Es un hogar de muchos rincones. Allí la bebé de ojuelos llorosos y zapatitos de estaño pasea extraviada entre tapias ocres. Hay una esquina donde los pasos son libres, en otra se respira soledad. Una estancia donde los vegetales se quedaron sin dominios.
            Zelina la mujer, la singular, la generosa. La que sajó con sus muelas el cordón de sus crías y luego con mano inflexible las alejó del pezón. Desde el columpio las ve jugar sobre el césped: Correr, tropezar, caer, levantarse, sacudir la tierra de sus rodillas, seguir retozando. Zelina ríe sin dejar de columpiarse.
            Pienso en el sudor de Zelina, líquido fértil y alimento de margaritas. Lo pienso en la hora que los alacranes se resbalan por mis vellos erizados. En el minuto que el salitre alimenta el calvario de mi piel. En el segundo que el sol liba el tuétano de mis huesos. Pienso en su sudor y proclamo: ¡Resistir! Que el dolor no es perpetuo y donde termina la vereda, Zelina y sus labios carnosos aguardan a quienes nunca se rindieron.
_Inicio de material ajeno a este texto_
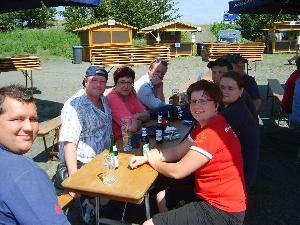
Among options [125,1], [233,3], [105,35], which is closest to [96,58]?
[233,3]

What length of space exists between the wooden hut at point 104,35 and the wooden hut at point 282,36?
10858 mm

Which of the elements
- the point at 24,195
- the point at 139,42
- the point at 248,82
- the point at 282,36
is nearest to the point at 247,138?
the point at 24,195

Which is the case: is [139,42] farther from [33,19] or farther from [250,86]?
[250,86]

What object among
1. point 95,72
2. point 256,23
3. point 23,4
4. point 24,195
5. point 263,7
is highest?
point 256,23

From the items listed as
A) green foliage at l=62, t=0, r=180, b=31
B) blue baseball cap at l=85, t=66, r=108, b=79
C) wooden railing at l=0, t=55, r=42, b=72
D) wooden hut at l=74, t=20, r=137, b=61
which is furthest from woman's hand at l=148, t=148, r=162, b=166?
green foliage at l=62, t=0, r=180, b=31

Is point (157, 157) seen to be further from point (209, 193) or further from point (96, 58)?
point (96, 58)

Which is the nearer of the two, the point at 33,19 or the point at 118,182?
the point at 118,182

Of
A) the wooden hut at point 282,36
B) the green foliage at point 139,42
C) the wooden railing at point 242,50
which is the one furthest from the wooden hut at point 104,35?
the wooden hut at point 282,36

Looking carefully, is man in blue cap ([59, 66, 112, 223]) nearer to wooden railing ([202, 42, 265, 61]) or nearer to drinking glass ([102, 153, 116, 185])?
drinking glass ([102, 153, 116, 185])

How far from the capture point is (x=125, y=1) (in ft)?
118

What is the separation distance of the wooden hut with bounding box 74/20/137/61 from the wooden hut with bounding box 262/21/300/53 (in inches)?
427

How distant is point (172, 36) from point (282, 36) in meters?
8.72

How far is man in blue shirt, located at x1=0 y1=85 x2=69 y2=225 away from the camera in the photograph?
154 cm

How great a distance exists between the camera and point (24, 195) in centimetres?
153
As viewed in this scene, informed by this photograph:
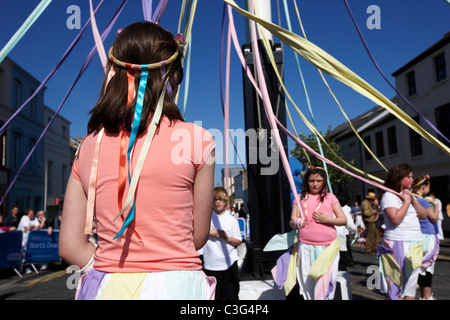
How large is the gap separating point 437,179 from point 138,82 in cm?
2016

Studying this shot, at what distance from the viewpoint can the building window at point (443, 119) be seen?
17406 mm

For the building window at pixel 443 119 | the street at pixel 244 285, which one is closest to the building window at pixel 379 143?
the building window at pixel 443 119

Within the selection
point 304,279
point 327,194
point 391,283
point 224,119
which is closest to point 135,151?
point 224,119

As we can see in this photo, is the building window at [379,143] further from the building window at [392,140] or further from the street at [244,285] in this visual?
the street at [244,285]

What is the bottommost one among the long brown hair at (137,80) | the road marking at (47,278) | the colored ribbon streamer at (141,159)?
the road marking at (47,278)

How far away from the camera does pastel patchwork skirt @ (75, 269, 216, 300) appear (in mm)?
1030

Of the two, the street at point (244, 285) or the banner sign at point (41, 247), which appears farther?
the banner sign at point (41, 247)

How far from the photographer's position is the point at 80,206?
1170 mm

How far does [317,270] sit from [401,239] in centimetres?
106

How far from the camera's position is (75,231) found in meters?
1.15

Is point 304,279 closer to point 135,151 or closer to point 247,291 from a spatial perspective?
point 247,291

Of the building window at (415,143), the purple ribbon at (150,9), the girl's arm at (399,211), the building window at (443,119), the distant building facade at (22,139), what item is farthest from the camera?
the building window at (415,143)

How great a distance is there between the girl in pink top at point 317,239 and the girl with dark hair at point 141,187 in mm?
2375

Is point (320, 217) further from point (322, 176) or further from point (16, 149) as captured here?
point (16, 149)
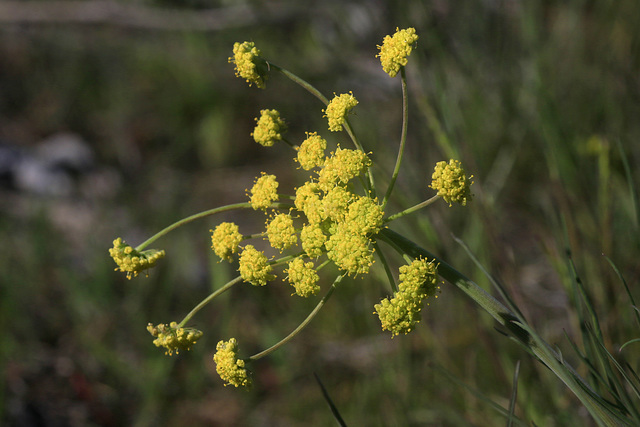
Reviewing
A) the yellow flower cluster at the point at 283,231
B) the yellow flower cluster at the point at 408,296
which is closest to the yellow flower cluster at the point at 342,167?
the yellow flower cluster at the point at 283,231

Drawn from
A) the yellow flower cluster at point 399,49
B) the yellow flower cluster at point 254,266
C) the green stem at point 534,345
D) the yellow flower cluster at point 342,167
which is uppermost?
the yellow flower cluster at point 399,49

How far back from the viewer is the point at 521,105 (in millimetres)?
2584

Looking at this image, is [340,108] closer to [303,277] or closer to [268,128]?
[268,128]

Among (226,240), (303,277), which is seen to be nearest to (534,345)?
(303,277)

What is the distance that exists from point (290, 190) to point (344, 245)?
2.56 metres

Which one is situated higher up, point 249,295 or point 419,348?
point 249,295

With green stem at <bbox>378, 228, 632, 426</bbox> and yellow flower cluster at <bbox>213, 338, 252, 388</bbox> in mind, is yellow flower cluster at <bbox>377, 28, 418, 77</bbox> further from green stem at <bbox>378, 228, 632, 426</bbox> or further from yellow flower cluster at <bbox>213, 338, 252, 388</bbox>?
yellow flower cluster at <bbox>213, 338, 252, 388</bbox>

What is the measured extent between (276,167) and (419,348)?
187cm

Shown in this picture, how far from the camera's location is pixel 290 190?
359 cm

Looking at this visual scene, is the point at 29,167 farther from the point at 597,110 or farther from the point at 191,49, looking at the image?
the point at 597,110

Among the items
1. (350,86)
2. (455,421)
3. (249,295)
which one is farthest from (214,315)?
(350,86)

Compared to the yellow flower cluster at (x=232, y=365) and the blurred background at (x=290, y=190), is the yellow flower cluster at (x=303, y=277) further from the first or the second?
the blurred background at (x=290, y=190)

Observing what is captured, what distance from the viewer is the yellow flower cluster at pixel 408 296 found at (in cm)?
101

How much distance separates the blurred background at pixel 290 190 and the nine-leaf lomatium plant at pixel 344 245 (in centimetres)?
27
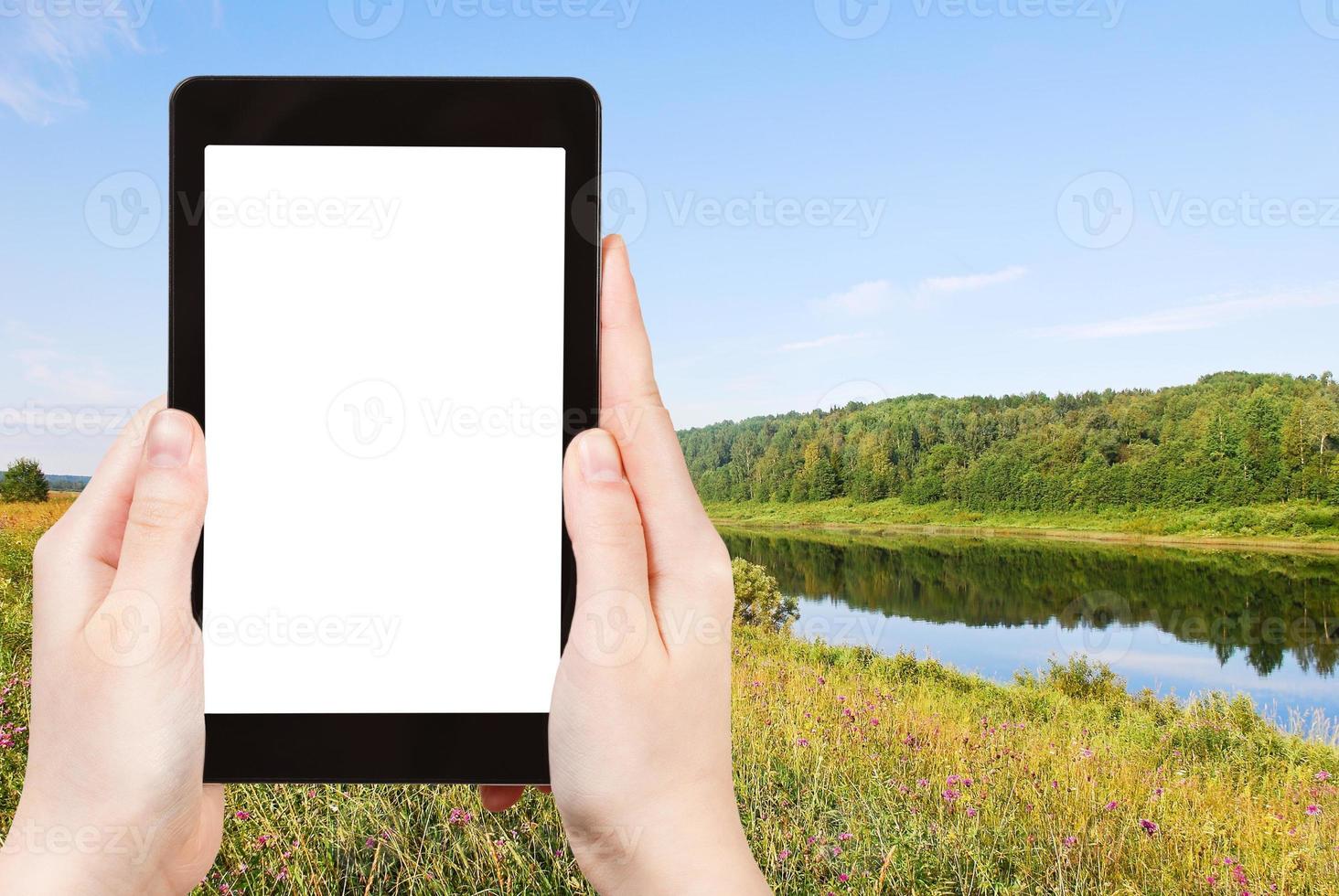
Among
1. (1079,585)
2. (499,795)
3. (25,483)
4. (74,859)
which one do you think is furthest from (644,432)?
(1079,585)

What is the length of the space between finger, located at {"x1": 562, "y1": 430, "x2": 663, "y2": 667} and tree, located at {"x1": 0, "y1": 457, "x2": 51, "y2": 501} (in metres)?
21.6

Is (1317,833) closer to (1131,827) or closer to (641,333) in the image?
(1131,827)

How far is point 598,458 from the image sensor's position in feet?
4.71

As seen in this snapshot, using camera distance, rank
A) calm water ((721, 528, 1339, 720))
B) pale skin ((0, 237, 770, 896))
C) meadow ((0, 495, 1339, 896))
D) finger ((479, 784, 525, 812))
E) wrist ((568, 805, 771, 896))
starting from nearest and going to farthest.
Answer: wrist ((568, 805, 771, 896)), pale skin ((0, 237, 770, 896)), finger ((479, 784, 525, 812)), meadow ((0, 495, 1339, 896)), calm water ((721, 528, 1339, 720))

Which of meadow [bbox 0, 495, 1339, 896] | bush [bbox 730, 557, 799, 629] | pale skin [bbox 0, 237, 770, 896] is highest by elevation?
pale skin [bbox 0, 237, 770, 896]

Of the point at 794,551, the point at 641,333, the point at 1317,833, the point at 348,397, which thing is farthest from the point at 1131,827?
the point at 794,551

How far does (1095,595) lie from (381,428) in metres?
70.0

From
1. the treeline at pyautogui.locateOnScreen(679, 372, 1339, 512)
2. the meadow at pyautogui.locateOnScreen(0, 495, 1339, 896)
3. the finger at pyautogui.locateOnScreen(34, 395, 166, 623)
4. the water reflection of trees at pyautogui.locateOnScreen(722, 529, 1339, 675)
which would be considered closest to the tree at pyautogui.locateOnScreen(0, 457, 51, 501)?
the meadow at pyautogui.locateOnScreen(0, 495, 1339, 896)

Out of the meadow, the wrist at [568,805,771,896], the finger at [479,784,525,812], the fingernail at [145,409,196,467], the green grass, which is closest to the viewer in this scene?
the wrist at [568,805,771,896]

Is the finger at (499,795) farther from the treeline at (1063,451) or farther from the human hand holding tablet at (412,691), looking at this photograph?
the treeline at (1063,451)

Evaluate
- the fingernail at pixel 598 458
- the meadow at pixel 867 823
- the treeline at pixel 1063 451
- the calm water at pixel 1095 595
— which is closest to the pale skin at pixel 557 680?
the fingernail at pixel 598 458

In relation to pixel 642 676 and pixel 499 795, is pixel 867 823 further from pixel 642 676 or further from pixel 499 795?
pixel 642 676

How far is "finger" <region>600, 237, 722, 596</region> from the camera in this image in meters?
1.45

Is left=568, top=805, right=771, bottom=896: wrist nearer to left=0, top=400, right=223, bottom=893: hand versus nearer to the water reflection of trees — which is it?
left=0, top=400, right=223, bottom=893: hand
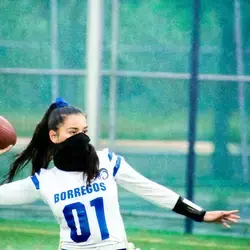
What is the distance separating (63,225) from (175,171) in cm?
434

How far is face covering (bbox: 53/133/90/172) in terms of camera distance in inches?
182

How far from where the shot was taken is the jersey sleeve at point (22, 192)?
4730 millimetres

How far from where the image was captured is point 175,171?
8961 millimetres

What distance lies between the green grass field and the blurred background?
0.29m

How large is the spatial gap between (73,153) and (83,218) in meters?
0.32

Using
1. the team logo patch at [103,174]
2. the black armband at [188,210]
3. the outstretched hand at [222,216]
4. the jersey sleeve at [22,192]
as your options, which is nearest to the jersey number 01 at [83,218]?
the team logo patch at [103,174]

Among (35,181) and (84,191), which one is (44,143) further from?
(84,191)

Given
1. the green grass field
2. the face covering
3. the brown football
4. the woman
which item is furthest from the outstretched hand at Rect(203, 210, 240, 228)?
the green grass field

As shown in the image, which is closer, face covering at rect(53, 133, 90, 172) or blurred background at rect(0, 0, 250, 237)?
face covering at rect(53, 133, 90, 172)

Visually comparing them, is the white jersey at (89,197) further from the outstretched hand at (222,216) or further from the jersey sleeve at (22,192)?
the outstretched hand at (222,216)

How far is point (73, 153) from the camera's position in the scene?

            Pienso en Zelina y vislumbro su cintura labrada en marfil, su cabello de cristales, su mirada de cilantros. Pienso en su sudor y vislumbro la fuente oceánica, el canto de quelonios, el bosque florido de sargazos. Zelina y el sudor. Una flor y un día a la vez.

            El sudor, el de Zelina, agua hechizada, lavó mis ojos de las costras perennes y empapó las manos que robaron las alas de Cupido y obligaron al querubín a caminar sobre la tierra. Nunca imaginé tal fluido nigromante. Conozco a Zelina y por eso la pienso y hablo de ella. Conozco a Zelina y al beber de sus poros, ya no me importa tanto el desierto.